Fermín no la vio caer y dejó de oírla antes de que chocara contra el suelo. Había despertado y, sobrecogido, se levantó del banco y se asomó al destrozado balcón. Al fondo del valle no había ningún cuerpo. Miró a un lado y a otro, buscando a la vieja. No había nadie. Se dijo que era un estúpido, que estaba buscando los cuerpos de un sueño, y se sonrió. Poco a poco se fue tranquilizando, y recordó con repugnancia a James Dean, y el oscuro espejo del ascensor, y su propio rostro oscuro reflejado en el escaparate, y la mancha de chocolate en el sujetador. Sacó el móvil del bolsillo, esperando encontrar una llamada o un mensaje de Tina. Nada. Su pantalla permanecía vacía de nuevos avisos, lo cual le desasosegó. Lo guardó de nuevo, miró hacia la lejanía, suspiró largamente y echó a andar cerro abajo, hacia la ciudad.
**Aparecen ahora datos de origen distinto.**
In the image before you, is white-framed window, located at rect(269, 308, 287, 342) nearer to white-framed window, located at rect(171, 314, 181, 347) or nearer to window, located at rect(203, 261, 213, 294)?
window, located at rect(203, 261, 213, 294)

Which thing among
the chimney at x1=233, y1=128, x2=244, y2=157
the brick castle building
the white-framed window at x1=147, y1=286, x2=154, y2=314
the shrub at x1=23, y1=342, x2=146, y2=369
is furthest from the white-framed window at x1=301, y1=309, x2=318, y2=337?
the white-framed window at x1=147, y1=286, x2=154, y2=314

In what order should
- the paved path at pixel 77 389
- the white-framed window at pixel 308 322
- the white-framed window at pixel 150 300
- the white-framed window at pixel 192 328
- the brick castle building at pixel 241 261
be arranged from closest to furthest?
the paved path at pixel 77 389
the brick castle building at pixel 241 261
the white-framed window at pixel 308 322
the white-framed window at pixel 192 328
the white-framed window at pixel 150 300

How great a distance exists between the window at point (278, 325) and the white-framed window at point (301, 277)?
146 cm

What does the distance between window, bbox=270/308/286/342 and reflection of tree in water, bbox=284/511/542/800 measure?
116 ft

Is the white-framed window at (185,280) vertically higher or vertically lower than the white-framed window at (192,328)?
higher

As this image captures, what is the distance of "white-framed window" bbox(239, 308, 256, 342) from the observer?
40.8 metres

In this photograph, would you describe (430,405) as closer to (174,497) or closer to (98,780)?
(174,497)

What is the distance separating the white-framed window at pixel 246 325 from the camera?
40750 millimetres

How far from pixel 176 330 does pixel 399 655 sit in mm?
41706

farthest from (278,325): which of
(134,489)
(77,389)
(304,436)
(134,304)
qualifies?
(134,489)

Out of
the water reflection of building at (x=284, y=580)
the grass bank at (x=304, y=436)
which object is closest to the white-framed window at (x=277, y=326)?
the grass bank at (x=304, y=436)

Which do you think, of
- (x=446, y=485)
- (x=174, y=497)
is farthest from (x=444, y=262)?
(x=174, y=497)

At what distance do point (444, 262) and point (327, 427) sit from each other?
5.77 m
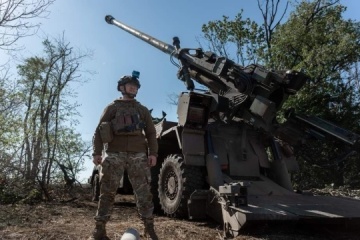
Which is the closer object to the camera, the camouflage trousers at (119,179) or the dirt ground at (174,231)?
the camouflage trousers at (119,179)

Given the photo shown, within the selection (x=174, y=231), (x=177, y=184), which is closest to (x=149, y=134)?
(x=174, y=231)

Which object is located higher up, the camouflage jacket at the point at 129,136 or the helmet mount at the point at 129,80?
the helmet mount at the point at 129,80

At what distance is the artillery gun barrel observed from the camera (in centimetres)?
1046

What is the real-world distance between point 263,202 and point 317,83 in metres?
13.1

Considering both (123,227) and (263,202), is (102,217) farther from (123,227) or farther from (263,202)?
(263,202)

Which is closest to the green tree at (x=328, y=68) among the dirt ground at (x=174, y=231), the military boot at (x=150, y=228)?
the dirt ground at (x=174, y=231)

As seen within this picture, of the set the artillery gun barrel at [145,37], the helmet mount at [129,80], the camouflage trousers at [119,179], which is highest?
→ the artillery gun barrel at [145,37]

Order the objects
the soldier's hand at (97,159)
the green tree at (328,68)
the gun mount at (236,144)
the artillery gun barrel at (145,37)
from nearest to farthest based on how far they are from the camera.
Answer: the soldier's hand at (97,159) → the gun mount at (236,144) → the artillery gun barrel at (145,37) → the green tree at (328,68)

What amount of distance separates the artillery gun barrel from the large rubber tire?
12.1 feet

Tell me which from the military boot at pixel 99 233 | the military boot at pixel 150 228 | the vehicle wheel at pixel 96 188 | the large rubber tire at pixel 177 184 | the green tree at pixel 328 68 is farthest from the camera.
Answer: the green tree at pixel 328 68

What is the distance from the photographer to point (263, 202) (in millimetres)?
5992

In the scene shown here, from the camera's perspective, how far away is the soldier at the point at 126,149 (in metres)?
4.81

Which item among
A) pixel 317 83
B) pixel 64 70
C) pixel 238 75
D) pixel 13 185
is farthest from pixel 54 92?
pixel 238 75

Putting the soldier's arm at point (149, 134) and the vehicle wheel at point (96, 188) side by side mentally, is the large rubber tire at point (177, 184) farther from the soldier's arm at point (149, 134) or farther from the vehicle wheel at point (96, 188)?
the vehicle wheel at point (96, 188)
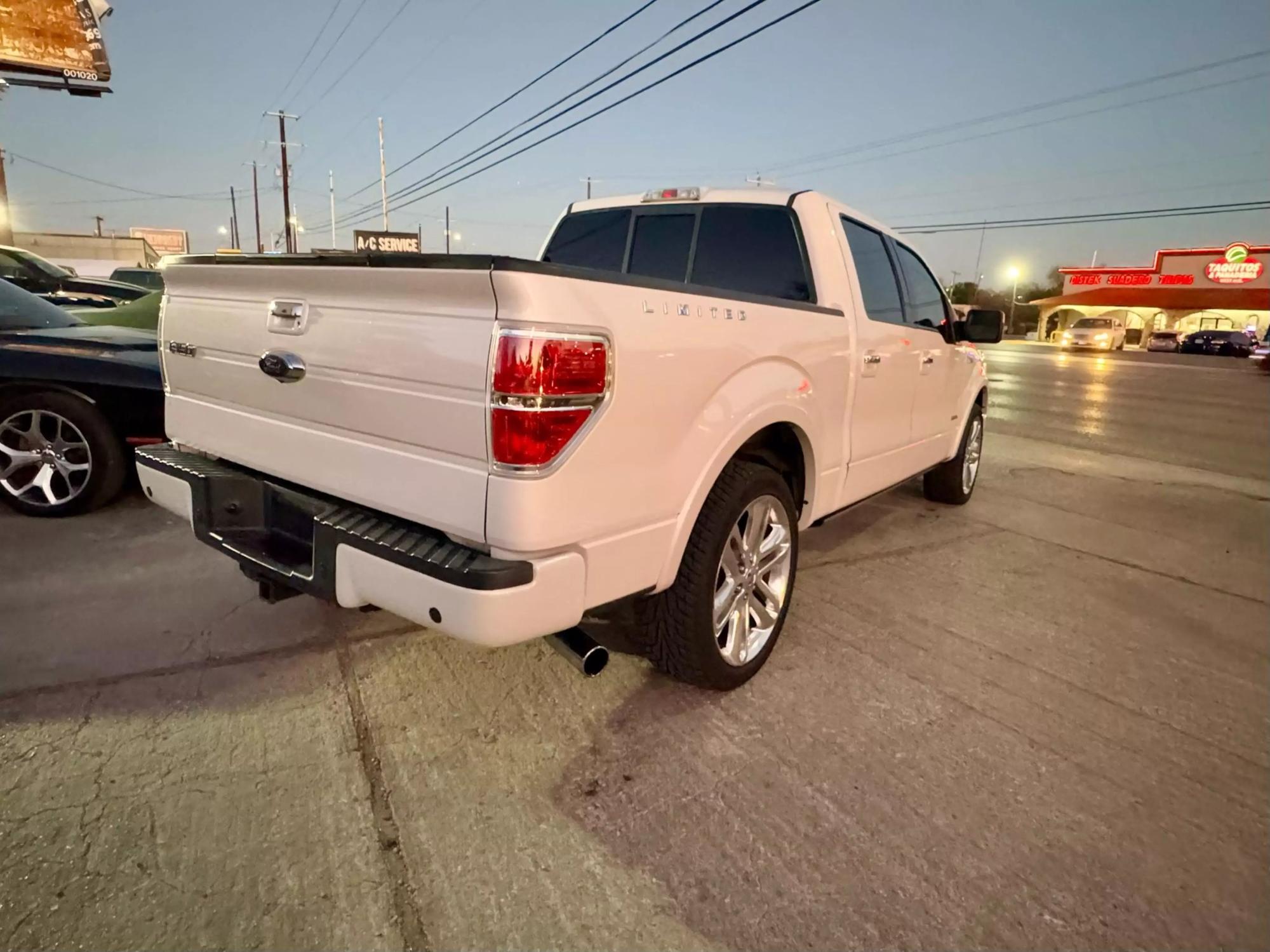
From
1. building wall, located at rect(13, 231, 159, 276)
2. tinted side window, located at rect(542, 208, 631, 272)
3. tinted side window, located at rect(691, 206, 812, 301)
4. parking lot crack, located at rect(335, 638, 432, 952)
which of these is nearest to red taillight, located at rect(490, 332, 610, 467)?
parking lot crack, located at rect(335, 638, 432, 952)

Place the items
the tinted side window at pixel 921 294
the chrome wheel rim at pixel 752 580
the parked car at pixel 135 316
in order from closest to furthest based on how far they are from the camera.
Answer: the chrome wheel rim at pixel 752 580, the tinted side window at pixel 921 294, the parked car at pixel 135 316

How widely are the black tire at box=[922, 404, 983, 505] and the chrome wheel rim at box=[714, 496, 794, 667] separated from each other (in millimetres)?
2878

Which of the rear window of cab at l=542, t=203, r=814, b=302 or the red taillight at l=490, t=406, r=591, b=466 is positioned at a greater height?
Result: the rear window of cab at l=542, t=203, r=814, b=302

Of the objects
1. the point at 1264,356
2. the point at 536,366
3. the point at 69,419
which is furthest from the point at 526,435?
the point at 1264,356

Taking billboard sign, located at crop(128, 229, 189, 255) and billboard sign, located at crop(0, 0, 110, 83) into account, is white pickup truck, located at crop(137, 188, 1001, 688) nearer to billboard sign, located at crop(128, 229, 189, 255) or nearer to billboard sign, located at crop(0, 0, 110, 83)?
billboard sign, located at crop(0, 0, 110, 83)

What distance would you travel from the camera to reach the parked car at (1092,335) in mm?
33062

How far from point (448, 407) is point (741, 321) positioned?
1072 mm

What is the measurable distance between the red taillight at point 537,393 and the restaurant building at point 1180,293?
53.5m

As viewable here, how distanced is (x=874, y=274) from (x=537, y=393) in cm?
271

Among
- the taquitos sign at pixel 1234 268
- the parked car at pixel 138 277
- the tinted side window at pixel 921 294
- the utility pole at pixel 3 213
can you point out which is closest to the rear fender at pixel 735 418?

La jornada había arrancado, los transeúntes pasaban por su lado como una centella, los coches, los autobuses, los taxis, las motos danzaban frenéticamente sobre la pista de asfalto. La quietud de las siete de la mañana no era más que un vago recuerdo. Recorrió las mismas calles que unas horas antes lo habían llevado de casa de Tina a la Atalaya del Rey, pero a un ritmo mayor, acorde con el tráfago que lo rodeaba. Llegó al portal de Tina y subió a la casa. Se miró en el espejo del ascensor, y volvió a verse oscuro y arrugado, y sintió un temblor. Decidió apartar la mirada de su propio reflejo, que aquella mañana lo trastornaba. Salió del ascensor y abrió la puerta de la casa con cuidado, con el mismo cuidado de cuando se vistió para poder escaparse sin que ella lo viera. Se preparó para las explicaciones, para los lloros, para los reproches. Cuando entró en la cocina, vio a Tina tomando su café y mirando por la ventana con los ojos perdidos hacia la lejanía y con el rostro embadurnado por los rayos del sol. Pero no lloraba, sólo sonreía. “Se te olvidó subir el pan, tonto”, dijo, y él, haciéndose el olvidadizo, la besó en la boca.

Extrañamente, sus labios no sabían a café, sino a chocolate.